Newlee, like many basketball coaches, has recruited great players. Bringing two to campus in the same class is far less common. Newlee will also be eternally grateful Ferenz and Pierce became consummate teammates and best friends.
“I’ve never had two great players who get along so well and who are so unselfish with each other on the floor,” he said.
“I’m more than willing to give up a good look for a great look for her,” Ferenz said. “I know I’m going to get an assist.”
The Splash Sisters stand in contrast to another pair Newlee coached at Idaho State who dominated the Big Sky nearly 15 years ago. Doma, whose record Ferenz is chasing, and Andrea Lightfoot are in ISU’s Hall of Fame.
“Those two were Shaq and Kobe,” Newlee said, likening them to the Los Angeles Lakers’ championship-winning but mismatched superstars.
“I was reading Phil Jackson books to try to learn how I could get those two together,” he added. “I never had to do that with (Ferenz and Pierce).”
Newlee first noticed Ferenz, from Walla Walla, and Pierce, from Carlsbad, California, playing on summer teams early in high school. The two became aware of each other going into their senior year when they were paired on a team at a Gonzaga summer camp.
“We had no idea each of us had been offered by Idaho,” Pierce said. “A week later, we committed. We both shot it really well that week. I thought, ‘This is going to be fun.’ ”
At Idaho, they quickly found Ferenz, the scorer, and Pierce, the pure shooter, had complementary games. Guarding each other in practice made them both better, Ferenz said.
They have celebrated triumphs and buoyed each other through low moments. Most recently among the latter, Pierce scored 19 points but turned over the ball in the closing seconds against Eastern Washington on Feb. 18 with the visiting Vandals trailing by two.

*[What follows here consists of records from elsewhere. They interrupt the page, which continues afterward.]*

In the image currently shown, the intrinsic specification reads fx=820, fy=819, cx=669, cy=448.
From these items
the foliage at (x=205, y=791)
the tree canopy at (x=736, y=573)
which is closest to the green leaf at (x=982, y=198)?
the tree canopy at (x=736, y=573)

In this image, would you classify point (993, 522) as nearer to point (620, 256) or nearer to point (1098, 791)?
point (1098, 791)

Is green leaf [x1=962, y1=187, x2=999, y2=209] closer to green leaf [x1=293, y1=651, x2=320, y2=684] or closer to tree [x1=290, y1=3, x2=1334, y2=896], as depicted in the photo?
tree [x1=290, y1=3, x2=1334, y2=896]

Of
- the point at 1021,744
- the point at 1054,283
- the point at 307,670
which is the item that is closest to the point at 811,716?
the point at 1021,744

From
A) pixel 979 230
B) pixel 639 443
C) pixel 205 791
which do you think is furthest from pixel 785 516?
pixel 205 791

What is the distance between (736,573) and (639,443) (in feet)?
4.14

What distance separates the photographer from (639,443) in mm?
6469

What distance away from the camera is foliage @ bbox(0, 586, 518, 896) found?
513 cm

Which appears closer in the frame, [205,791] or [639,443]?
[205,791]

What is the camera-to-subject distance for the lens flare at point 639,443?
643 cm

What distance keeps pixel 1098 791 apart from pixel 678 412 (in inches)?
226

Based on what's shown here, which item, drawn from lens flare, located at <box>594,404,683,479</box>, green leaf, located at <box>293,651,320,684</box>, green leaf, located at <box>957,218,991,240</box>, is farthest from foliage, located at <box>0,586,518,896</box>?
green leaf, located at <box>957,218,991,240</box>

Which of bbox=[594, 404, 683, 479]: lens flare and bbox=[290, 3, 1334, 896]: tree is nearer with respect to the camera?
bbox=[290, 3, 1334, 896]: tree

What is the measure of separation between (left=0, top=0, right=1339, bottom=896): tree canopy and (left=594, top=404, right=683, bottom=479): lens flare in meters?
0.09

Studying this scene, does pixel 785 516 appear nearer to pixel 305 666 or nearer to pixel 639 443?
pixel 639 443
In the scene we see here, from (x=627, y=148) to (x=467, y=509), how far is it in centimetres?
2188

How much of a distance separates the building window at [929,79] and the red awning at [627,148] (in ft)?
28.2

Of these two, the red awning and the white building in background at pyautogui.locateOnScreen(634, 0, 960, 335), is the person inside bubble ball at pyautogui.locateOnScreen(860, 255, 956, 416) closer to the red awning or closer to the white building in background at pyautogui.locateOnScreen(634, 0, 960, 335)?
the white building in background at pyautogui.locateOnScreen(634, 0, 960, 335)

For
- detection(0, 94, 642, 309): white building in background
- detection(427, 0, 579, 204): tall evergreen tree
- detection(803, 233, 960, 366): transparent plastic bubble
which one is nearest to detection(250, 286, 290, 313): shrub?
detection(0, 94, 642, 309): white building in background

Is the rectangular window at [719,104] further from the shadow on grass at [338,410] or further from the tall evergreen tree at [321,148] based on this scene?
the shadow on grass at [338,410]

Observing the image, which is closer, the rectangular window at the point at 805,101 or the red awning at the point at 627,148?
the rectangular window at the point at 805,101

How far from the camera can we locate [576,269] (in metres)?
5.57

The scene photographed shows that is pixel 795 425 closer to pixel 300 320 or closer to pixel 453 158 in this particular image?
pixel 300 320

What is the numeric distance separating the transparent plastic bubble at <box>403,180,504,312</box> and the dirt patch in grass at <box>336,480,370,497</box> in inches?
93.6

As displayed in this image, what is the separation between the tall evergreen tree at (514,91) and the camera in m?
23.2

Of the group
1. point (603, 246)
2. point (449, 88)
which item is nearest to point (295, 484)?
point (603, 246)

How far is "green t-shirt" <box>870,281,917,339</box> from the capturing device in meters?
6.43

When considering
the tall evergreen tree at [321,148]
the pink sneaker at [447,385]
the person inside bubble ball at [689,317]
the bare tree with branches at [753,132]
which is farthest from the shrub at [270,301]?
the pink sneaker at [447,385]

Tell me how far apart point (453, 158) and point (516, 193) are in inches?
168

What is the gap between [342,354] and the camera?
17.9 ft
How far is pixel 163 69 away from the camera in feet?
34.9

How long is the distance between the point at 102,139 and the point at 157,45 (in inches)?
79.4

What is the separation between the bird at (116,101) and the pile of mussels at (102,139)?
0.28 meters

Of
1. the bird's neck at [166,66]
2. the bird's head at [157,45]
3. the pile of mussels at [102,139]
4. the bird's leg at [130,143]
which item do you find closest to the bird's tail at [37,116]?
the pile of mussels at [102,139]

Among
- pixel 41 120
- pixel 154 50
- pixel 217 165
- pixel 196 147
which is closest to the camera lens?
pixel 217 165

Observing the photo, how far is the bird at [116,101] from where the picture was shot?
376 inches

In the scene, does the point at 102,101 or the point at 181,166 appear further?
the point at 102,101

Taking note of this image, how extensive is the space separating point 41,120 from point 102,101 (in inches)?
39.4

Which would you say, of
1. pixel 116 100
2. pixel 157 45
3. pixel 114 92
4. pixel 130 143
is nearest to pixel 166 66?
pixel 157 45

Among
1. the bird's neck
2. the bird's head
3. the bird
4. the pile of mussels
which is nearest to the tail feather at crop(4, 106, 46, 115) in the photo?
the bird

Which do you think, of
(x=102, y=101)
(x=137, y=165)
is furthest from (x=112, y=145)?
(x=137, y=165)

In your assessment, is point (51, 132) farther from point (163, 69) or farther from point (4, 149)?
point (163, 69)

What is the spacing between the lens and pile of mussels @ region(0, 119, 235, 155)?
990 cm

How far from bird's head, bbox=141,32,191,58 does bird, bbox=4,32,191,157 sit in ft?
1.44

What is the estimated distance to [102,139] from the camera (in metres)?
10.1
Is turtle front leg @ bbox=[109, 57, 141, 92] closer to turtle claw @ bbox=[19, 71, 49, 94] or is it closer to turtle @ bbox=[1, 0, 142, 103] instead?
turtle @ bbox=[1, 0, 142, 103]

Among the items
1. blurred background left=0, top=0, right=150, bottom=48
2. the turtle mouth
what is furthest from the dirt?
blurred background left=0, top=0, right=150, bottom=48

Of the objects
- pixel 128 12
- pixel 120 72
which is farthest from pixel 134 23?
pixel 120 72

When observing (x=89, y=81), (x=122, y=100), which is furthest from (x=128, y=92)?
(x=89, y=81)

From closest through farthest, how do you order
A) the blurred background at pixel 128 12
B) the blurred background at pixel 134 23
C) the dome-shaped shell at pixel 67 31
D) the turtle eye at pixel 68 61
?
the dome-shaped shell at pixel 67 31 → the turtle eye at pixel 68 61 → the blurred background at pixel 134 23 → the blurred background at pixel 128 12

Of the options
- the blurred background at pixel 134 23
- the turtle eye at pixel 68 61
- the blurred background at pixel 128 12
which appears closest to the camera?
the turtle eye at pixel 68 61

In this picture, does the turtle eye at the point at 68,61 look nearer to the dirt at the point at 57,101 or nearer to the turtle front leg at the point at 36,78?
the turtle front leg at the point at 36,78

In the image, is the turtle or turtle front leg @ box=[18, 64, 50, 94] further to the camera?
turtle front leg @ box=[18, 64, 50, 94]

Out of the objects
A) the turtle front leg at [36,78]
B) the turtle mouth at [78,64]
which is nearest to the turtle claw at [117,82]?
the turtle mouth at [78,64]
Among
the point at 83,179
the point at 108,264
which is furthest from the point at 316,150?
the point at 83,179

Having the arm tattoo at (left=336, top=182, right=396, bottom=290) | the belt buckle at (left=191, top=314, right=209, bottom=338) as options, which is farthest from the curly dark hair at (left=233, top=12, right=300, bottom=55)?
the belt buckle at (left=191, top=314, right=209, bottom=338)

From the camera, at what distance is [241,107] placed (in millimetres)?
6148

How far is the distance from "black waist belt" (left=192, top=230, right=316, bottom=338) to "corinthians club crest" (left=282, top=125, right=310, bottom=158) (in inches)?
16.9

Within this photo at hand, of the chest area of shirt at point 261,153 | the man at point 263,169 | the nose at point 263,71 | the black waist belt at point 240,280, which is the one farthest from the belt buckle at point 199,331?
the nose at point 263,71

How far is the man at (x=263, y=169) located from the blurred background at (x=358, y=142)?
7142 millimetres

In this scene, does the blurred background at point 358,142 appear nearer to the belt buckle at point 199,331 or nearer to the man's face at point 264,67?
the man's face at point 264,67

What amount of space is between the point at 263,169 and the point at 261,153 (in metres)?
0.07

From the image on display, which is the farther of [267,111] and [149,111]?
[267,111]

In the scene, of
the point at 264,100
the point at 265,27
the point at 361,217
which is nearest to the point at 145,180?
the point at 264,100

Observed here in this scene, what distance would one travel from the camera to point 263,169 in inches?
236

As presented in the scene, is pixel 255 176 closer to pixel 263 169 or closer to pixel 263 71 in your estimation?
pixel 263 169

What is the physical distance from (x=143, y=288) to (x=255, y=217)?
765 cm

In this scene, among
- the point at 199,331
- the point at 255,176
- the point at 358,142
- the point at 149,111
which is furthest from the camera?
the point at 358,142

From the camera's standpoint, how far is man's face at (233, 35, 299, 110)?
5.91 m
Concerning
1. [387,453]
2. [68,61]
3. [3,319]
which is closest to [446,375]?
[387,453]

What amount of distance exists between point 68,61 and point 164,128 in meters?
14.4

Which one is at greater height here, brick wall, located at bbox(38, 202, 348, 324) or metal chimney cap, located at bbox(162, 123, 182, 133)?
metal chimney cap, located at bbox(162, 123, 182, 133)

Ferenz rushed to tell Pierce, “Everything is fine. It’s OK.”
Ferenz banked in a 3-pointer – giving her 29 points – with a shot at the buzzer that only counted when officials reviewed a tape of the play and timed it with a stopwatch. It gave Idaho a 75-74 win.
Ferenz retains a strong memory of the Big Sky championship game their freshman season.
“We knew we were going to win, and Taylor and I hugged on court,” Ferenz said. “It was a special moment.”
Ferenz claims she has blocked from memory the disappointment of losing the title game last year.
“We had wanted it so bad,” she said.
“Especially since we had been there before and won it,” Pierce added.
With an overall 16-9 record, 13-3 in conference play, Idaho leads the Big Sky and is among favorites to win the league championship, get to the NCAA Tournament and send the Splash Sisters into history on a high note.
Both are accomplished students. Ferenz will graduate this year with a mathematics degree she hopes will lead to a career as an actuary. Pierce will return to school one more year to finish the lab classes she needs for an exercise science degree. Each hopes to play professionally before real life beckons.
In any event, their time as Vandals “exceeded my expectations,” as Ferenz said.
“It’s better than I ever imagined. Way over the top,” Pierce added.
Newlee lauds the work ethic, unselfish play and leadership of his Splash Sisters that he said created a legacy that will endure in the Vandals’ culture.
“They have earned every honor,” he said. “I could not be prouder of any two people I have ever coached.”